Le parent d'élève, Brahim C., a diffusé plusieurs vidéos en traitant Samuel Paty de "voyou". Il a aussi relayé le nom de l'enseignant. Il affirme que le professeur aurait, de lui-même, fait sortir de sa salle les élèves musulmans. Une version démentie ensuite par les enfants. D'après Franceinfo, sa fille n'était pas dans cette classe d'éducation civique, tenue par Samuel Paty.
Le prédicateur islamiste, Abdelhakim S., a lui aussi multiplié les vidéos d'indignation, menaçant même d'organiser une manifestation devant le collège.

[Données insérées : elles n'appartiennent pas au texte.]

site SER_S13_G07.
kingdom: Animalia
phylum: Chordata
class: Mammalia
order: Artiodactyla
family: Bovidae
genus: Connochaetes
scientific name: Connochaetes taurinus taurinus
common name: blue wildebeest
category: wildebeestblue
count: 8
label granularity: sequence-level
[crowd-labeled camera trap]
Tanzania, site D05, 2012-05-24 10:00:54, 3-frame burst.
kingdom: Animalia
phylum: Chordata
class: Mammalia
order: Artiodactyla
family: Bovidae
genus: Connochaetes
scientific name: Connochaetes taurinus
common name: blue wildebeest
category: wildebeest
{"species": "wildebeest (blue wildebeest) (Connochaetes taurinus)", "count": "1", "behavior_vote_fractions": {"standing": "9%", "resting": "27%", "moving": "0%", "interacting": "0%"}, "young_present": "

Tous deux sont en garde à vue et la justice se déterminera sur leur culpabilité. Dernier ingrédient : la page facebook de la grande mosquée de Pantin a également relayé ces vidéos auprès de ses abonnés, avant de les supprimer, le soir de l'assassinat.
Mais si l'on dézoome, l'on croise ici des ingrédients qui se retrouvent hélas dans bien d'autres affaires.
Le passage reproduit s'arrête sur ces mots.